Economists are hotly debating the question of how much debt a country’s economy can sustain before it slows down. Most recently, two economics professors, Kenneth Rogoff and Carmen Reinhart, suggested 90 percent of GDP as the cut-off point. Yet what is missing in the debate is an explanation of why any debt ratio would cause slower growth. And is 90 percent really a reasonable threshold?
It isn’t. Excessive debt, it turns out, can indeed hamper a country’s growth prospects, but it does so because economic agents respond to what they see as a rising probability of default. When a country’s balance sheet starts to look too risky, it begins to generate what experts call financial distress costs—just as businesses do when they are suspected of courting bankruptcy.
Major stakeholders, in trying to protect themselves from risk, change their behavior in ways that automatically reduce growth and increase financial fragility further. In effect, they create a feedback loop in which their behavior worsens the risks and therefore further increases the incentive they have to protect themselves.
For example, creditors raise their lending rates and shorten maturities. Businesses, worried about future taxes or even expropriation as the government struggles to service debt, protect themselves by disinvesting. Workers organize to protect their jobs and behave in more militant ways. Savers, concerned about inflationary policies that will erode the value of savings, withdraw deposits from banks. Policymakers shorten their time horizons as they try to manage the next crisis.
These stakeholders all react to the rising probability of default by taking steps to protect themselves from default. It is this highly procyclical behavior that causes the economy to slow. Even in theory, however, there is no such thing as a universal debt threshold. For one thing, if a country borrows to invest in wealth-generating projects, its debt capacity rises faster than its debt-servicing costs, in which case higher debt levels are not necessarily bad.
Also, there are at least three other factors besides the level of debt that matter. First is the economy’s underlying volatility. Countries with very volatile economies are more likely to find themselves in a situation where economic growth is no longer sufficient to allow debt-servicing. At any given level of debt, they are more likely to default, so they begin to incur financial distress costs much earlier.

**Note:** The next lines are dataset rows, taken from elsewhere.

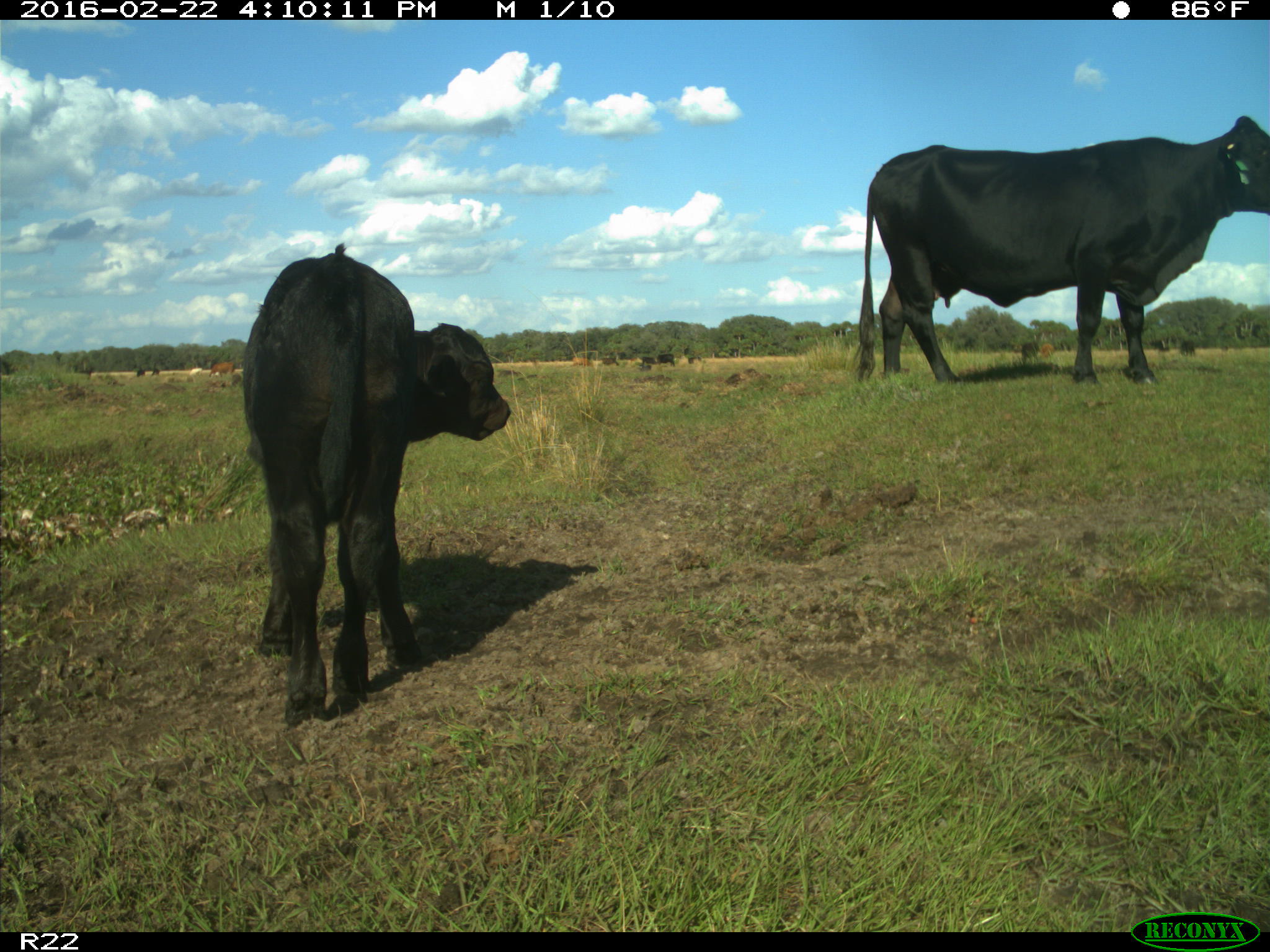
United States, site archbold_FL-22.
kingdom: Animalia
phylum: Chordata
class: Mammalia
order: Artiodactyla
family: Bovidae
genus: Bos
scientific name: Bos taurus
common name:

The second factor is how highly “inverted” the country’s balance sheet is. This measures how fast the costs of servicing the debt rise when the economy slows. This can put further downward pressure on the economy in another self-reinforcing feedback loop. Common forms of inverted financing include foreign currency and short-term debt.

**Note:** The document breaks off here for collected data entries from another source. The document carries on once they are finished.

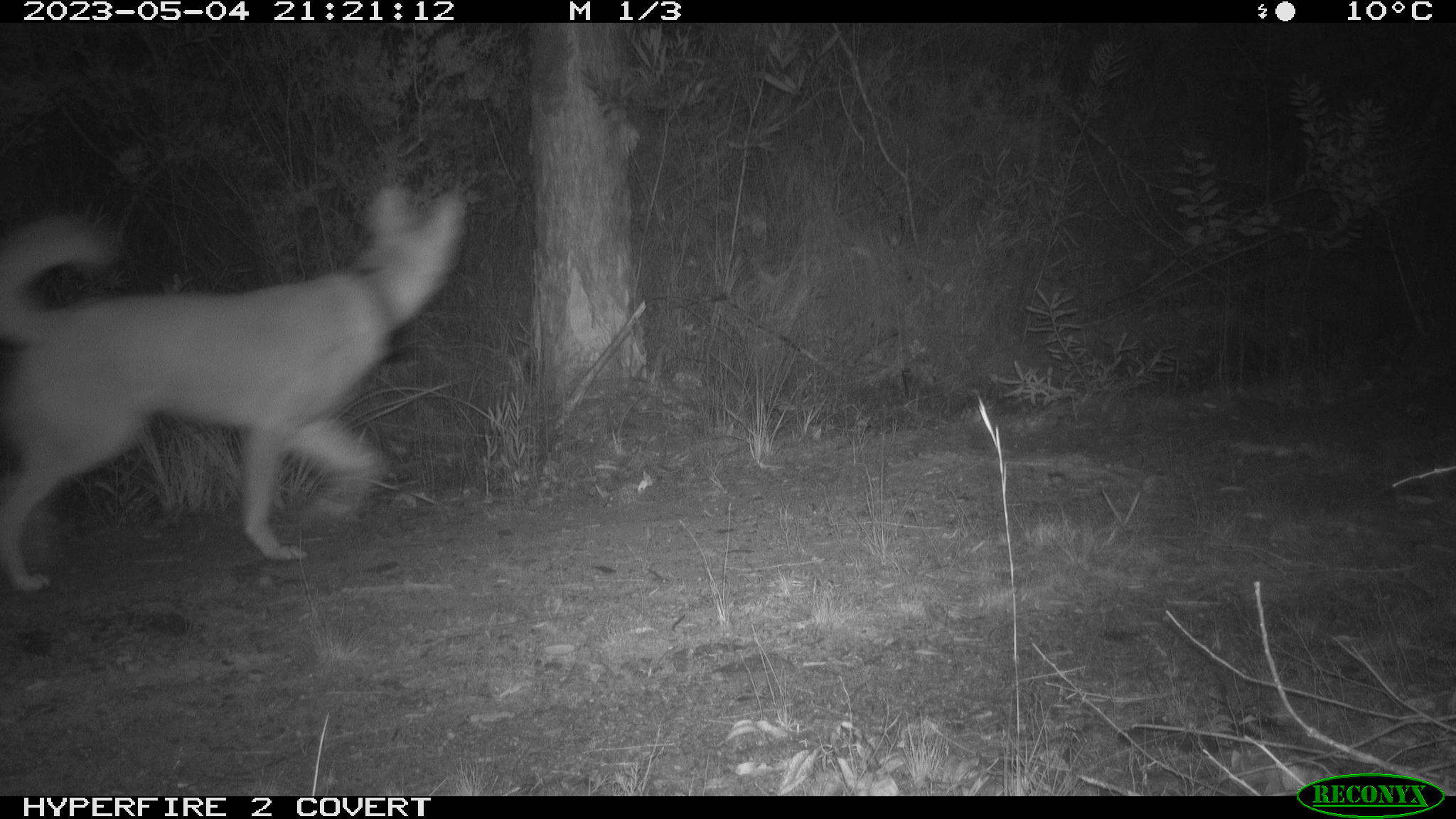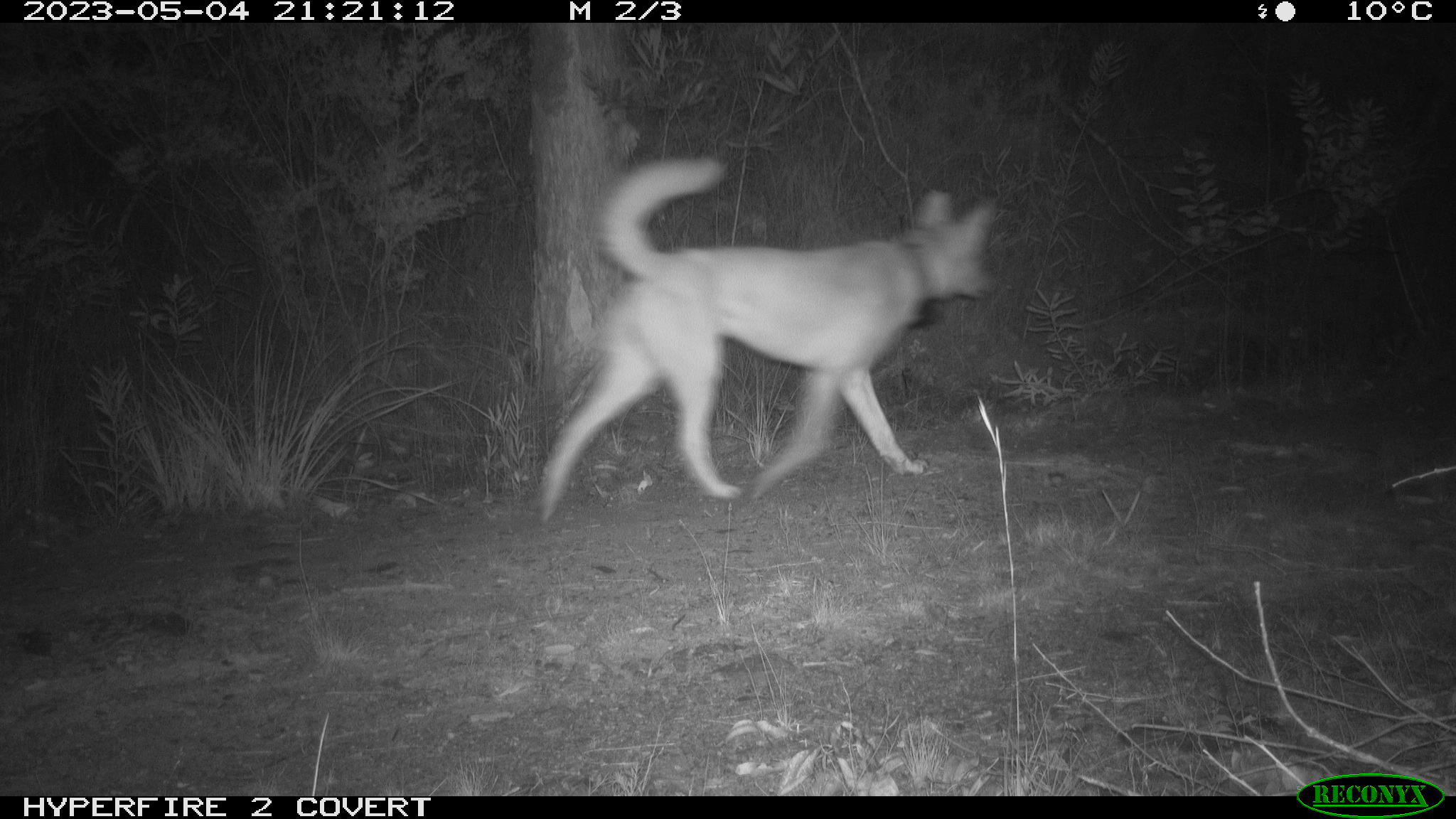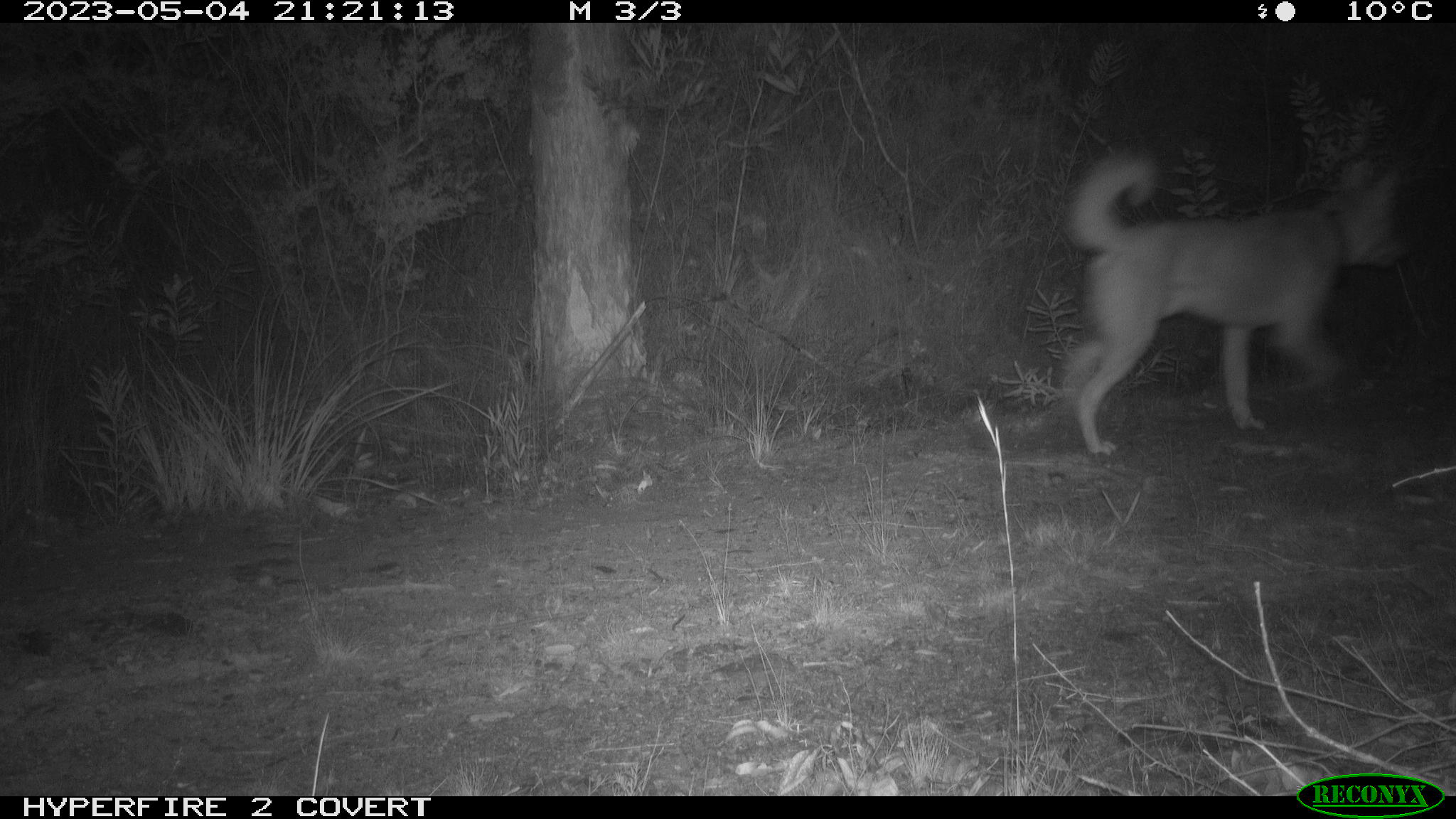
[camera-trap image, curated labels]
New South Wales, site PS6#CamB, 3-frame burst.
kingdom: Animalia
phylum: Chordata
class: Mammalia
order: Carnivora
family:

The third factor typically consists of contingent liabilities in the banking system that emerge after an adverse shock to the economy. Spain is one of the clearest recent examples of this process. Before the euro crisis, Spanish government debt was lower than that of many other European countries, but its banking system was overexposed to a real-estate bubble.
The key point is that an evaluation of financial fragility must be forward-looking, not backward-looking. If analysts are to understand how debt can hurt economic growth, it is not enough to look at whether a country can easily service debt under current conditions. Any assessment must also consider the probability of the debt-servicing costs surging because of an adverse shock.
In other words, in considering the creditworthiness of Spanish banks, economists must consider how likely it is that an unexpected external shock in the near future will cause more deterioration in bank loans. This could reduce the creditworthiness of the government, exacerbating the shock.
Financial crises usually come as a surprise because observers ignore the strong feedback loops embedded in a country’s economic institutions. In assessing the balance sheet of countries like Spain, Italy, Portugal, and others, it is not enough to ask whether the current debt-to-GDP ratio is too high. Analysts must consider how volatile the economy is, evaluate how inverted the balance sheet is, and ask what contingent liabilities are likely to emerge in the case of plausible adverse shocks.
The problems that Europe faces are not just due to high debt levels. They are above all the highly procyclical connection between the health of the economy and the evolution of debt-servicing costs. Because of this, a few weeks of good news will likely lead to a too-rapid return of optimism as all the raw debt numbers suddenly seem to improve. But the same mechanism that causes a rapid improvement in sentiment can lead to an equally rapid deterioration. Until Europe’s balance sheets are stabilized, sentiment will continue to be volatile.